GDPR confuses a lot of founders because it sounds like a European problem. It's not. If any of your users are in the EU, regardless of where your company is based, GDPR applies to you.
Here's what you actually need to know.
When GDPR Applies to Your SaaS
You're subject to GDPR if you:
- Have users or customers who are EU residents (even a handful)
- Collect any personal data from EU residents (email addresses, names, usage behavior, IP addresses, payment info)
- Run analytics that track EU users
Personal data is broader than you think. An IP address is personal data. A cookie ID is personal data. An email address is personal data. If your product collects any of it from EU residents, GDPR applies.
What GDPR Actually Requires
Most founders overcomplicate this. Here's the practical list:
1. A compliant Privacy Policy Must explain: what data you collect, why you collect it, who you share it with, how long you keep it, and how users can exercise their rights (access, deletion, correction, portability).
2. A legal basis for every data collection You need a reason to collect data. The most common for SaaS:
- Legitimate interest: you need usage data to improve the product
- Contractual necessity: you need their email to deliver the service they signed up for
- Consent: required for marketing emails and non-essential cookies
3. Data Processing Agreements (DPAs) with your vendors Every vendor that processes EU user data on your behalf needs a signed DPA. This includes: your analytics tool, your email provider, your support tool, your cloud provider. Most vendors have these ready. You just need to sign them.
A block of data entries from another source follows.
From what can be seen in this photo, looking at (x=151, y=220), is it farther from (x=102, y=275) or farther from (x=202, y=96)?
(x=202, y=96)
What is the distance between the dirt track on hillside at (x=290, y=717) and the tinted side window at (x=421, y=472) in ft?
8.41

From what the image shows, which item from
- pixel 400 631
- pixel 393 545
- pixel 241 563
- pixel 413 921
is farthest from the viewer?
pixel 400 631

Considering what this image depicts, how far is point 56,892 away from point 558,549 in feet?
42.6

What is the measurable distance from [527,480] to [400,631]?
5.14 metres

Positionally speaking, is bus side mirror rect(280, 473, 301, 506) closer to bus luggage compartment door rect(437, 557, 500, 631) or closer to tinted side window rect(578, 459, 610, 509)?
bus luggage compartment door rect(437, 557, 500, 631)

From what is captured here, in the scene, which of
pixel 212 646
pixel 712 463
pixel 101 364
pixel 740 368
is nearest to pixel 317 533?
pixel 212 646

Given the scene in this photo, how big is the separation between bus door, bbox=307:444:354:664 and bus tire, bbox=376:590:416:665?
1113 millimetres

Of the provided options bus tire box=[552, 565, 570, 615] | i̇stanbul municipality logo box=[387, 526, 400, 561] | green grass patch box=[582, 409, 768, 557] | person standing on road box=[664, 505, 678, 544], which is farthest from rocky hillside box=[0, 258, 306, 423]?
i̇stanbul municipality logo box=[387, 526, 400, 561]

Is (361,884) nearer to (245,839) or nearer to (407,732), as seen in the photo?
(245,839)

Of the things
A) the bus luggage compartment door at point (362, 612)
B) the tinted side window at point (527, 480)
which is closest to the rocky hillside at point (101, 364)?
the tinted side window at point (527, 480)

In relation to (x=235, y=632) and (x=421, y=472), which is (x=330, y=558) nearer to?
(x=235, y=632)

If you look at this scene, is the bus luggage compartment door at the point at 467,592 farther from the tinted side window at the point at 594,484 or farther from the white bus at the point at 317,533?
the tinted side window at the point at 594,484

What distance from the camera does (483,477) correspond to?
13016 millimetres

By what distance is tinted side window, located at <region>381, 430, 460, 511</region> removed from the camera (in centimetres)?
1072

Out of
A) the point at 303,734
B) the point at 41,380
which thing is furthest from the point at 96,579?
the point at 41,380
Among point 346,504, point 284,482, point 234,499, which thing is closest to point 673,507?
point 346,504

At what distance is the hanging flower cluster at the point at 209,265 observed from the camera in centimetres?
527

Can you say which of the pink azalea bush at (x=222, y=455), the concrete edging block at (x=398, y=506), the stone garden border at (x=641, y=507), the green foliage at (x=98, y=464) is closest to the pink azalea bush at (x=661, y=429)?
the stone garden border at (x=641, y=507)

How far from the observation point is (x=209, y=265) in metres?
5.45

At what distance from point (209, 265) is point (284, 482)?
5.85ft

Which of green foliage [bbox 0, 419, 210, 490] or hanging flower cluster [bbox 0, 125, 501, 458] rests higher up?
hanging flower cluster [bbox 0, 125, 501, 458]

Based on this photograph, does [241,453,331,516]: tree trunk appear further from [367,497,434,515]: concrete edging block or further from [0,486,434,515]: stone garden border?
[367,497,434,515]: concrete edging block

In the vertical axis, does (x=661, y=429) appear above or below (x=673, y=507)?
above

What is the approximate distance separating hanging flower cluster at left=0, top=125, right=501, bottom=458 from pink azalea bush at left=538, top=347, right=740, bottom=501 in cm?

4. A cookie/consent banner (if you use cookies) Non-essential cookies (analytics, advertising) require consent before being set. "Reject all" must be as easy as "Accept all."
5. A way for users to exercise their rights Users can ask to see their data, delete their data, or export it. You need a process for handling these requests, even if it's just an email address.
What Makes Your Existing Docs Go Stale
This is the part founders miss. You write a privacy policy once, ship it, and forget it. Then six months later:
- You added Segment → your privacy policy doesn't mention it
- You added Mixpanel → same problem
- You started using OpenAI on user inputs → you're now processing data with an AI vendor that wasn't disclosed
- You expanded to a new cloud region → your data location statement is wrong
- You changed your retention policy → your policy says 90 days but your actual DB keeps data for a year
Any of these creates a gap between what your policy says and what your product does. That gap is a compliance risk.
The Vendor Problem
DPAs are the most commonly skipped GDPR requirement. Here's what usually happens:
- Founder signs up for a new tool
- Tool handles user data (analytics, support, email)
- No DPA signed
- Privacy policy doesn't list the tool as a subprocessor
Every vendor that touches EU personal data needs a DPA. If you're using standard SaaS tools, they almost always have DPAs available. You just need to find and sign them.
Common vendors where founders miss DPAs:
- Google Analytics / GA4: requires DPA + data processing terms
- Intercom: has a DPA, must be signed separately
- Stripe: has a DPA for EU data processing
- Sentry / error tracking: logs often contain PII
- OpenAI API: has data processing terms, must be reviewed
Cross-Border Data Transfers
If your infrastructure is in the US and you have EU users, you're making a cross-border transfer. Post-Schrems II, this requires a legal mechanism:
- Standard Contractual Clauses (SCCs): the most common; your vendors should have these in their DPAs
- EU-US Data Privacy Framework: US companies can self-certify
- Adequacy decision: some countries (UK, Canada, etc.) are deemed adequate by the EU
If your vendor doesn't have SCCs in their DPA, that's a gap.
The Practical Checklist
Before you launch to EU users, confirm:
- Privacy policy covers all data types you actually collect
- Privacy policy lists all vendors/subprocessors that handle EU data
- DPAs signed with each subprocessor (analytics, email, support, cloud)
- Legal basis documented for each data processing activity
- Cookie consent banner in place (if using non-essential cookies)
- User rights process in place (deletion, access, portability)
- Cross-border transfer mechanism in place for US-hosted data
What Breaks GDPR Compliance
The most common triggers that make your existing compliance position invalid:
| Change | Why It's a Problem |
|---|---|
| New analytics tool | Undisclosed subprocessor, missing DPA |
| New AI/LLM integration | Processing user data with undisclosed vendor |
| New cloud region | Data location statement in policy is now wrong |
| New data types collected | Privacy policy doesn't cover them |
| Changed retention period | Policy retention statement no longer accurate |
| New user-facing feature that logs behavior | Data collection expanded without disclosure |
GDPR isn't about paperwork. It's about your policy matching what your product actually does. The paperwork is easy once you understand that.